Literature DB >> 20590612

Metformin blocks migration and invasion of tumour cells by inhibition of matrix metalloproteinase-9 activation through a calcium and protein kinase Calpha-dependent pathway: phorbol-12-myristate-13-acetate-induced/extracellular signal-regulated kinase/activator protein-1.
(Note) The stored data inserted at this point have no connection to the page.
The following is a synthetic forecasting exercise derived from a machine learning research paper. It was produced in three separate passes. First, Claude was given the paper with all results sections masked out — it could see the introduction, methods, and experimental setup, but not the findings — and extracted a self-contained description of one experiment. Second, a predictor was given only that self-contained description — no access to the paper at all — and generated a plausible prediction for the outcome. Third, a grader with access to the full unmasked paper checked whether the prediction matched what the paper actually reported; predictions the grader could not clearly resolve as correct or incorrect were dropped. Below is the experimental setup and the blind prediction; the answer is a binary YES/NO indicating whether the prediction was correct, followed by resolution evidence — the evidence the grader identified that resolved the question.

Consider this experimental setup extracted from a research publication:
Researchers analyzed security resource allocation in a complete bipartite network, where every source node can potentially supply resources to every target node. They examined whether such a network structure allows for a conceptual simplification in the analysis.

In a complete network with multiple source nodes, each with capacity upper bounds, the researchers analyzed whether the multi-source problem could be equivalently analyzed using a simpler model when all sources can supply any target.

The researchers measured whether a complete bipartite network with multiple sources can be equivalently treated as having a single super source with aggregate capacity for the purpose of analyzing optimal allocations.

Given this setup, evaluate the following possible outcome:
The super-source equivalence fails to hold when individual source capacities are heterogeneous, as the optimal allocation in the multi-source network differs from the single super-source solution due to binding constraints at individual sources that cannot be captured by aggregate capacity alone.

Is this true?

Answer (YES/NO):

Yong P Hwang1, Hye G Jeong.   

Abstract

BACKGROUND AND
PURPOSE: Population studies have revealed that treatment with the anti-diabetic drug metformin is significantly associated with reduced cancer risk, but the underlying mode of action has not been elucidated. The aim of our study was to determine the effect of metformin on tumour invasion and migration, and the possible mechanisms, using human fibrosarcoma HT-1080 cells. EXPERIMENTAL APPROACH: We employed invasion, migration and gelatin zymography assays to characterize the effect of metformin on HT-1080 cells. Transient transfection assays were performed to gene promoter activities, and immunoblot analysis to study its molecular mechanisms of action. KEY
RESULTS: Metformin inhibited migration and invasion by HT-1080 cells at sub-toxic concentrations. In these cells, metformin also suppressed phorbol-12-myristate-13-acetate (PMA)-enhanced levels of matrix metalloproteinases-9 (MMP-9) protein, mRNA and transcription activity through suppression of activator protein-1 (AP-1) activation. In addition, metformin strongly repressed the PMA-induced phosphorylation of extracellular signal-regulated kinase (ERK), c-Jun N-terminal kinase (JNK) and protein kinase C(PKC)alpha, whereas the phosphorylation of p38 mitogen-activated protein kinase was not affected by metformin. Metformin decreased the PMA-induced Ca(2+) influx. Furthermore, treatment with an intracellular Ca(2+) chelator (BAPTA-AM) or a selective calmodulin antagonist (W7) markedly decreased PMA-induced MMP-9 secretion and cell migration, as well as activation of ERK and JNK/AP-1. CONCLUSIONS AND IMPLICATIONS: Metformin inhibited PMA-induced invasion and migration of human fibrosarcoma cells via Ca(2+)-dependent PKCalpha/ERK and JNK/AP-1-signalling pathways. Metformin therefore has the potential to be a potent anti-cancer drug in therapeutic strategies for fibrosarcoma metastasis.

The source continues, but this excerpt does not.